What you need to do:
1 > Set down a passage of the Earlham peace grant press release word for word, starting at the words "are among the" and ending after the words "students' academic interests.".
2 > Take the Earlham peace grant press release further, writing on from its last sentence.

Excerpted text:
Two Earlham Students Win Summer
Peace Grants, College Adds a Third
For Immediate Release:
April 2, 2007
Jamie-Rose Rothenberg (center) and Behar Xharra (right)
are among the winners of the Kathryn Wasserman Davis 100 Projects
for Peace competition. Earlham College will fund a third project
devised by Bethany Rochelle Leeman (left). All three projects are closely
linked to the students' academic interests.
RICHMOND, Ind. — Earlham
College seniors Jamie-Rose Rothenberg and Behar Xharra are among
the winners of the Kathryn
Wasserman Davis 100 Projects for Peace competition, a national program that gives college students $10,000
each to complete summer projects that promote peace.
Kathryn Wasserman
Davis, a lifelong internationalist and philanthropist, funded the
program on the occasion of her 100th birthday. Rothenberg, Xharra
and the other recipients were chosen among applicants from more
than 65 colleges including such top schools as Brown, Columbia,
Dartmouth, Princeton, Harvard and Yale. Earlham was the only Indiana
institution represented and the only member of the Great Lakes
Colleges Association (GCLA) with more than one winner.
Picturing Peace
Jamie-Rose Rothenberg
Rothenberg, a Peace and Global Studies major,
will return to her home state of Washington to work with local
teenagers, many of them the children of immigrants, on a creative
arts program that will culminate with the students answering
the question, "what
does peace look like?" by planning and creating a mural that
includes images of peace. The multi-faceted program will run for
three months at a local arts center. Students will participate
in art classes, book discussions and creative writing sessions
under Rothenberg's leadership. Artists, historians and community
leaders will speak to the group on various subjects and serve as
mentors to the participants. The final mural will be a collaboration
between the teenagers and their mentors.
Rothenberg participated in Earlham's
off-campus study program in South Asia, served as an AmeriCorps
volunteer and received a Plowshares Grant for a project of her
own design in 2006. She hopes to pursue a career encouraging
empowerment for youth.
"This is what I want to do with my life," says Rothenberg. "Very
few people get their dream job right out of school, so I am feeling
very fortunate. This project will only last for three months, but
my hope is that it will become a model for future projects and
that involving teenagers in creating public art will become transformative
for the entire community."

Extracted records:
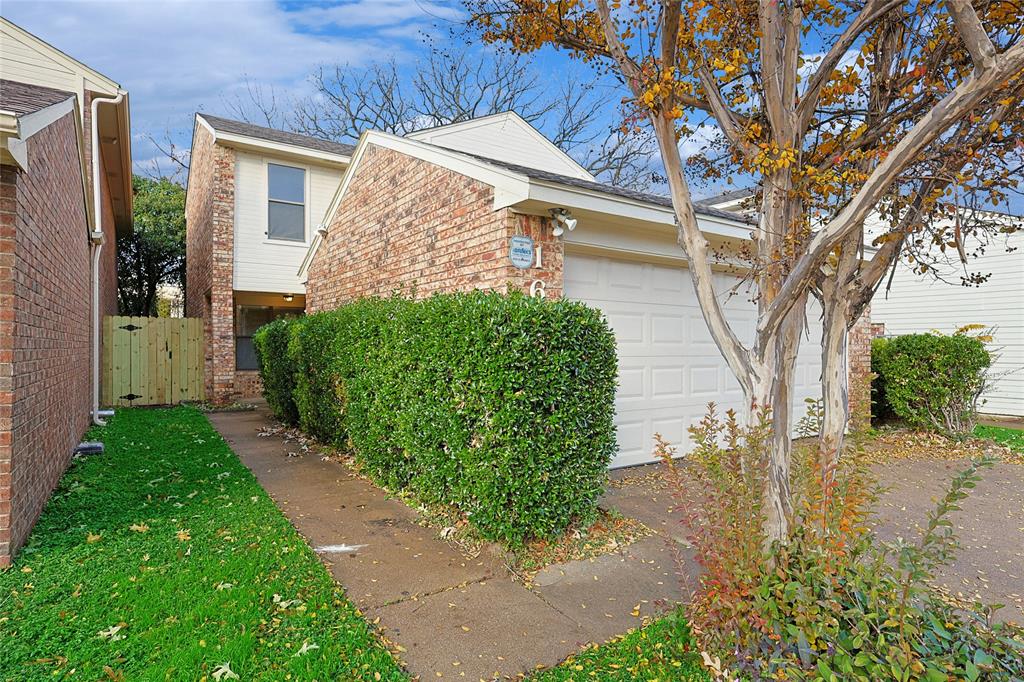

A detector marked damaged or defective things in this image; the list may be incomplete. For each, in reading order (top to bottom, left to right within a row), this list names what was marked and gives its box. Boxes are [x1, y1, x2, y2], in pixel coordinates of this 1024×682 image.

cracked concrete path [207, 403, 692, 675]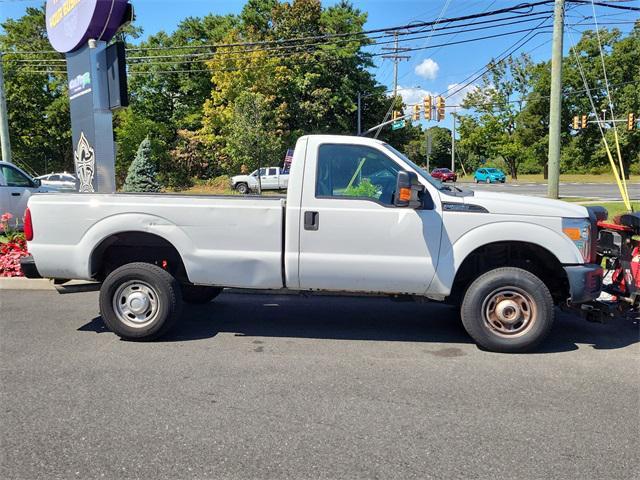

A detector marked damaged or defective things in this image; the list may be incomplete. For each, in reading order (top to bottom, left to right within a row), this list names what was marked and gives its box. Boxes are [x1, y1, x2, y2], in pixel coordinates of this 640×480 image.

rusty wheel rim [482, 288, 536, 338]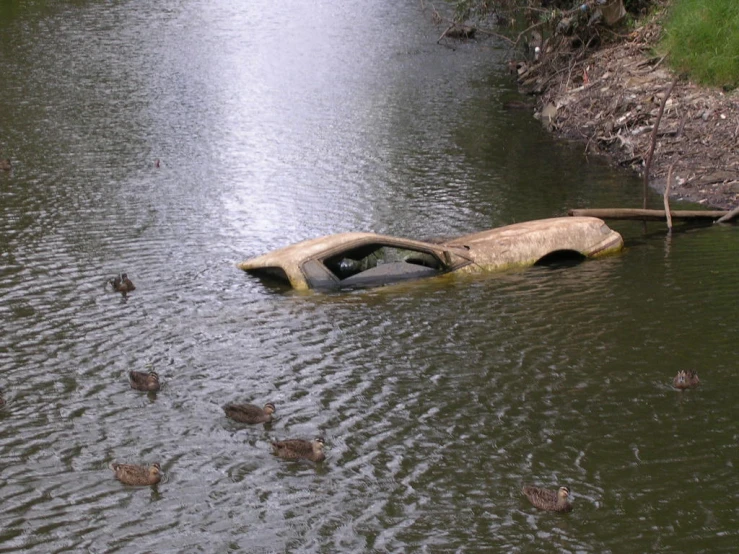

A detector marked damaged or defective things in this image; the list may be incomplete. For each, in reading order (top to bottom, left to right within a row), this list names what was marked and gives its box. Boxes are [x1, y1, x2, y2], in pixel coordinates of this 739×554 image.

rusty car body [238, 216, 624, 292]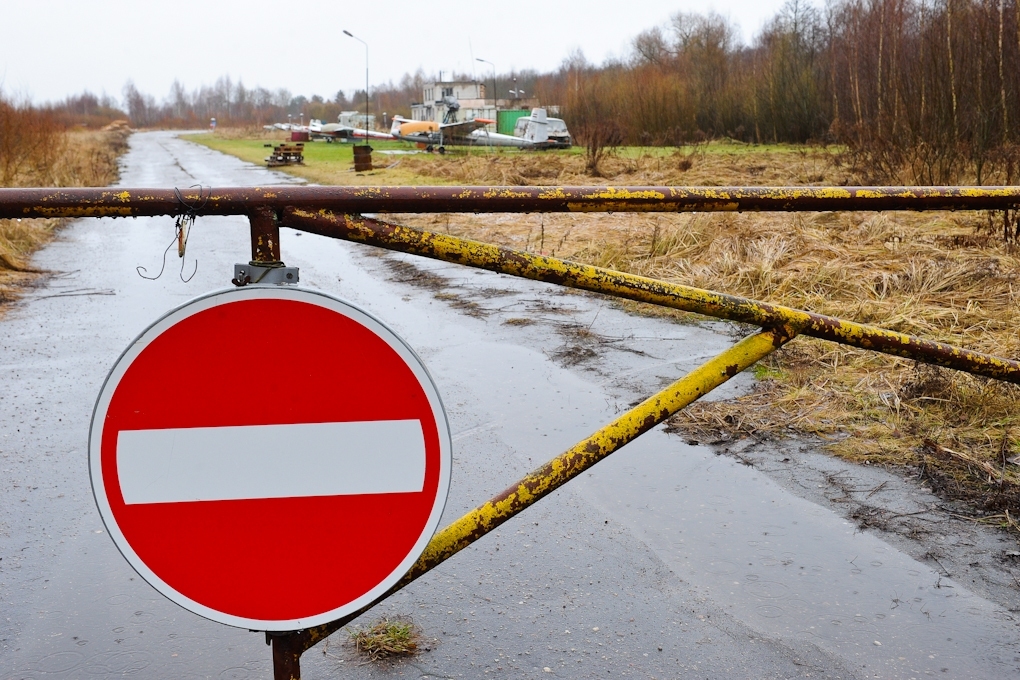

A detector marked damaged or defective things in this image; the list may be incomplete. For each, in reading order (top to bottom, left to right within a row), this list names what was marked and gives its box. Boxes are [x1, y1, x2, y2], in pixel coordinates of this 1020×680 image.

Answers in order:
1 >
are among the winners of the Kathryn Wasserman Davis 100 Projects
for Peace competition. Earlham College will fund a third project
devised by Bethany Rochelle Leeman (left). All three projects are closely
linked to the students' academic interests.

2 >
Dialogue Across the Divide
Behar Xharra
International Studies major Xharra, a native of Kosovo, also will
return home to complete his project. He intends to facilitate a
dialogue between university students of Serbian and Kosovar Albanian
heritage. Relations between the two groups have been poor since
the 1999 war in Kosovo, and distrust between the groups dates back
thousands of years. Xharra plans to use a model he developed through
work with Americans for Informed Democracy and an Earlham student
group called DIALOGUE to gather a dozen students in Montenegro.
This pilot group will live together and will enter into dialogue
about their ethnic and political conflict, even as they share a
life together. This small group will then help organize a videoconference discussion that will originate from facilities provided
by The World Bank and include more university students from Serbian
and Kosovar Albanian heritage. The project is designed to foster
better understanding between ethnic groups, which Xharra hopes
will contribute to a better future for the Balkans.
Xharra has been involved in Model UN at Earlham,
played on the men's soccer team, completed a GLCA off-campus
program on the European Union and completed a summer internship
with the Prime Minister of Kosovo. He hopes to pursue a career
that will bring positive political change to his native country.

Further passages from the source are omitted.